But the masses of the working class are not yet properly woken up and mobilised and there may be more defeats like Grangemouth. But as the oppression of the working class is ratcheted up by our greedy and callous ruling class the anger and the level of mobilisation have to grow and defeats can be reversed. It’s all a matter of numbers out on the streets – and even more important, out on strike.
There were other problems with the motion – it wanted to affiliate the LRC to the Grass Roots Left faction in Unite – and apart from the opening statement most of the motion was rejected by conference.
The afternoon session included a debate on Syria.

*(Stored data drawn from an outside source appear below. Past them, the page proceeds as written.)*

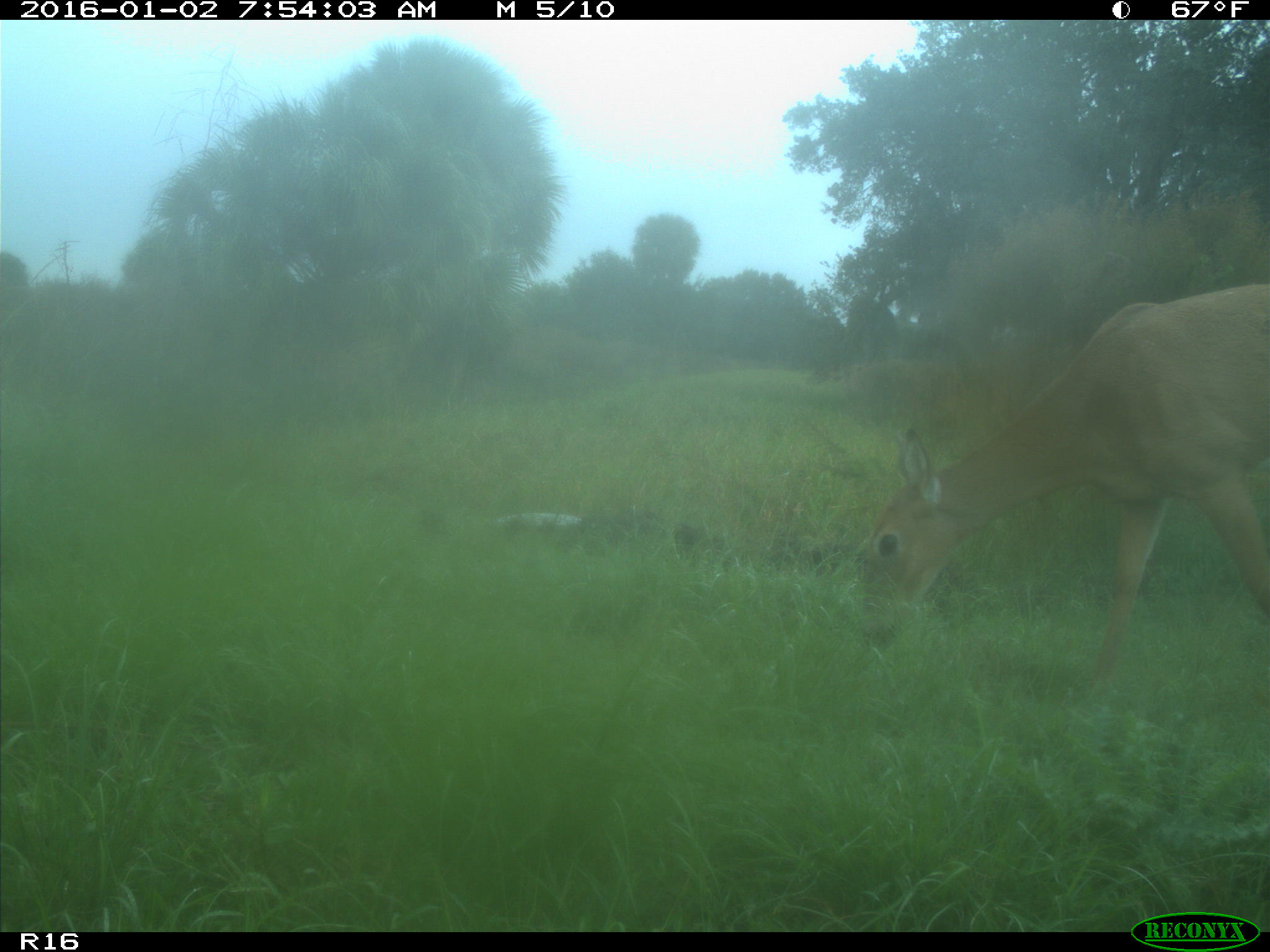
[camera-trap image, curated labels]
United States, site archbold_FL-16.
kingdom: Animalia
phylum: Chordata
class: Mammalia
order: Artiodactyla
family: Cervidae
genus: Odocoileus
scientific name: Odocoileus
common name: deer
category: unidentified deer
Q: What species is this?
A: Unidentified deer (deer) (Odocoileus).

The LRC has taken a principled position of opposing all imperialist aggression in the Middle East (Afghanistan, Iraq, Syria and Iran) and Libya.
But there was some controversy over the attitude to the leaderships of these countries under attack, some feeling that in addition to the imperialist propaganda they had to add their own barbs.
How is it that left-wingers can see through the vile demonization by the ruling class media against figures like Len McCluskey and Bob Crow but believe every allegation made against Assad and Gaddafi?
There is still clearly a strong influence from Trotskyism that anyone elected to the leadership of a country, a union or a movement automatically turns into a monster on taking office and must be brought down – an attitude that is bound to doom any working class mobilisation.
This was reflected in what the movers conceded was a badly worded motion, which the NCP and its supporters  could not support, and it was easily defeated.